- [Your assignment] Give back only the part of the items that opens with the line containing "Men's 2013 Aftermath" and closes with the line containing "Celine Grained Calfskin", substituting "Crossbody Bag" for "Mini Belt Bag" and leaving everything else unchanged.

- [Stored data]
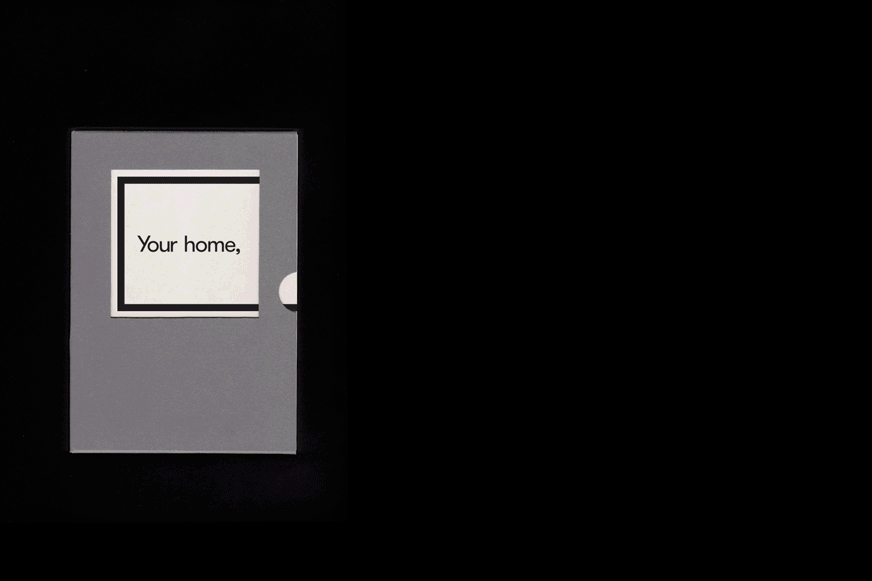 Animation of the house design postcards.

--

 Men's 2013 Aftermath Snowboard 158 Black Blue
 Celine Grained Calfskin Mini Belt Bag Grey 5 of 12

* * *

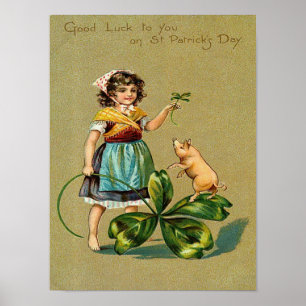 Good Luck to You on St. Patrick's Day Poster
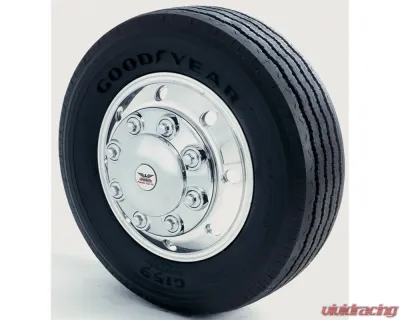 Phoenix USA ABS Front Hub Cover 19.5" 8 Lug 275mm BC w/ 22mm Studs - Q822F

- [Exercise answer]
 Men's 2013 Aftermath Snowboard 158 Black Blue
 Celine Grained Calfskin Crossbody Bag Grey 5 of 12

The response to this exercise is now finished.